第7話 星空の下で

「イツキちゃん、本当にありがとう……」

 サラは涙を流しながらイツキに頭を下げた。

「どういたしまして。遅くなってごめんね」

 イツキがそう言うと、サラは首を大きく横に振った。

「ううん、全然遅くないです。イツキちゃんのお陰で本当に助かりました。なんてお礼を言ったらいいのか……。
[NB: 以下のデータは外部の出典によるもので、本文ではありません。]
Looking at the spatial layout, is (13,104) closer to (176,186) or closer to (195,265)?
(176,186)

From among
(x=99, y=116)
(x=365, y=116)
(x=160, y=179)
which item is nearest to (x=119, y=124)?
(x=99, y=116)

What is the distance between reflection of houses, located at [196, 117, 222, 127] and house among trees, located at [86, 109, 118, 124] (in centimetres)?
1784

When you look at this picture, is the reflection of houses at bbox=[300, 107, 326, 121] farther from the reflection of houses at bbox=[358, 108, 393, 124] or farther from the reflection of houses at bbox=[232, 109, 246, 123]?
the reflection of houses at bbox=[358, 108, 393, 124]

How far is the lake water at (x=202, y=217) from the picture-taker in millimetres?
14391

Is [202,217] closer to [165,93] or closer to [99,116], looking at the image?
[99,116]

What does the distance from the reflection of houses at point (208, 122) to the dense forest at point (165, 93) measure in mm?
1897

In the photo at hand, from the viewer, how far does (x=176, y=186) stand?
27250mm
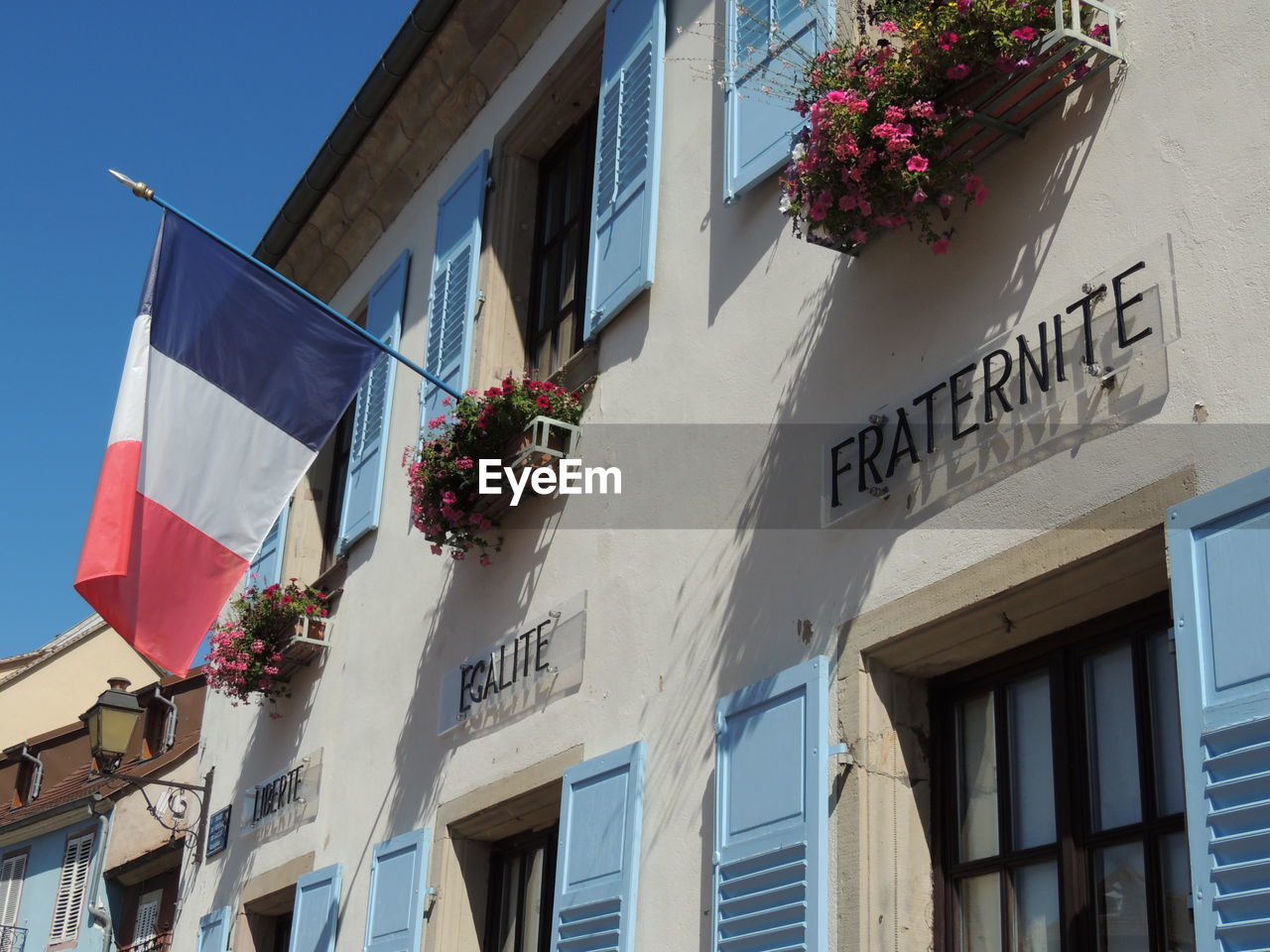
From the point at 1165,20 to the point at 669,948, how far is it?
3055 mm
それに怪我もさせてしまって、なんとお詫びをしたらいいのか……」

「いいって。俺……じゃなくて、私は絶対にサラのことは見捨てないって決めたんだ。私は自分の信念に従っただけだから、サラは全然気にしないでいいからね」

 イツキは満面の笑みをサラに向ける。すると今度はサラが疑問を呈した。

「あの、イツキちゃんはどうして、そこまでわたしを気遣ってくれるんですか?」

「え? そ、それは、ちょっと、昔の自分を思い出してね……」

 サラリーマン時代、イツキがいくら困っていても、職場の皆は誰一人として救いの手を差し伸べることはなかった。同期は彼女をライバル視し、上司は職場環境の改善を訴える彼女を目の敵にした。そんな中でも彼女はなんとか頑張り続けたが、いつしか精神的に限界を迎えてしまい、身体を壊す一歩手前まで追い詰められてしまったのだった。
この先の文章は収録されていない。